2026 Brings Fewer New Oil Projects, Refocused Tribal Co-Stewardship, and a Backlash to the Idea that Nature is Nonpartisan

Jan 4, 2026
  1. Fewer New Oil Projects. 

In 2026, we’ll see more lease-sales theater and regulatory rollbacks, but the real limiting factor will be economics. Expect renewed pressure to expand leasing and accelerate approvals on federal lands, including in the Alaska Arctic—not necessarily because industry is poised to flood the zone with new production, but because lease sales and rollbacks are a high-visibility way to signal allegiance to extraction politics. The “wins” will look like attempted lease sales, shorter timelines, weakened safeguards, and a deregulatory posture designed to reshape agency behavior and normalize the idea that protected landscapes are inventory. But the hardest constraint won’t be messaging, or even permits. It will be capital discipline and price. Arctic and other frontier projects sit high on the global cost curve; if there’s a downturn or oil price softness, that’s the thing that actually slows drilling, because these plays are expensive, long-lead, and vulnerable when money tightens.
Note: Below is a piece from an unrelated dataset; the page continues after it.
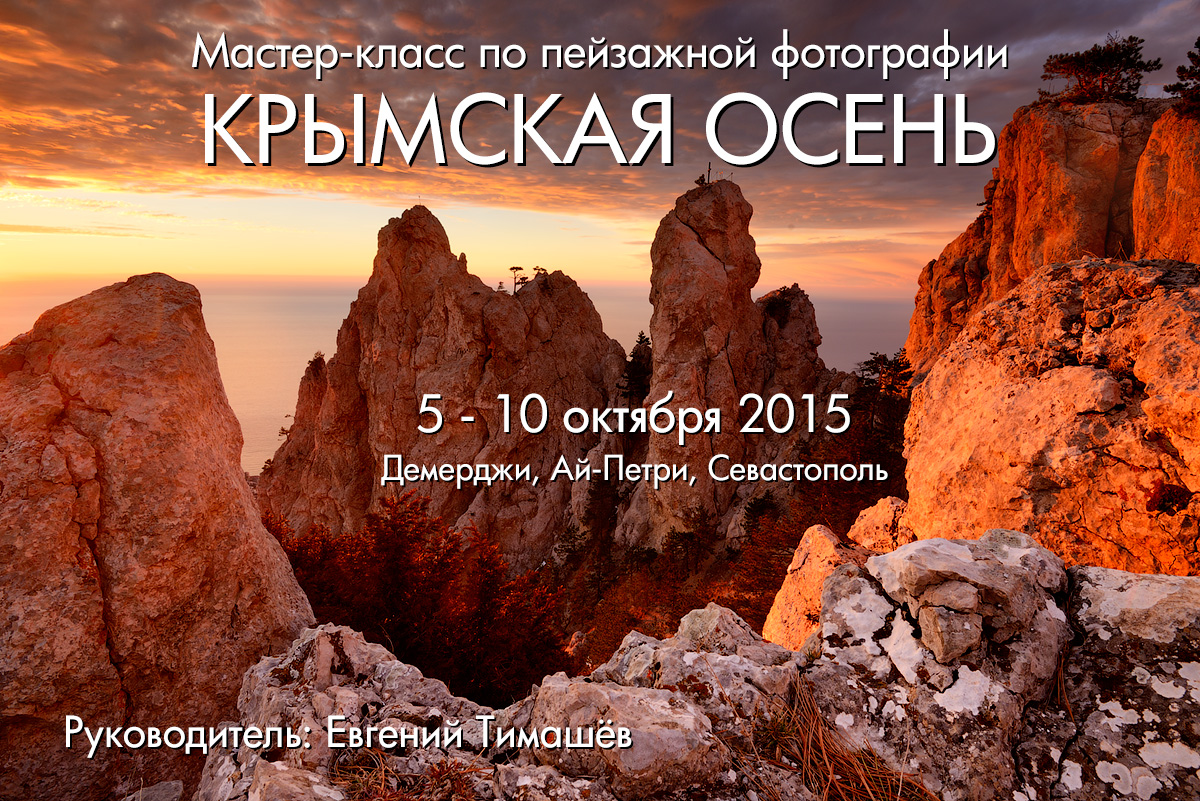 Мастер-класс по фотографии в Крыму, Евгений Тимашёв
The paradox is that the loudest public-lands drilling fights may happen in years when the market is least likely to reward new frontier investment.

  1. Refocused Tribal Co-Stewardship 

Tribal co-stewardship has been expanded under Biden, but 2026 will force it out of the realm of symbolic memorandum-of-understanding announcements and into operational reality where it matters most: wildfire mitigation, prescribed burning, and cross-jurisdiction fuels strategy in the wildland-urban interface and along reservation-federal borders. As wildfire seasons lengthen and suppression costs keep climbing, I expect to see more co-stewardship defined by implementation capacity—shared burn windows, workforce development, liability frameworks—and enabling tribes (and adjacent federal units) to move faster than the bureaucratic “perfect plan” cycle. The most meaningful partnerships will be the ones that measurably reduce risk to people, watersheds, and cultural sites.

  1. A Backlash to “Nature is Nonpartisan” Messaging  

In 2026, we'll see growing resistance to the feel-good framing that nature sits above politics. The reality is that public lands are governed by choices: budgets, rules, enforcement, courts, and elected officials who do have stated intentions to open, degrade, or privatize parts of the commons. In 2026, I think communicators and leaders will increasingly say the quiet part out loud: stewardship is not neutral, and pretending it is can function as a permission slip for the people most willing to break things. The healthier framing won’t be left vs. right; it’ll be engaged vs. disengaged, and whether the public is willing to defend institutions that actually manage land and risk.

Len Necefer

Len Necefer, Ph.D., is the founder of NativesOutdoors and a photographer and filmmaker focused on public lands, climate, and Indigenous-led conservation.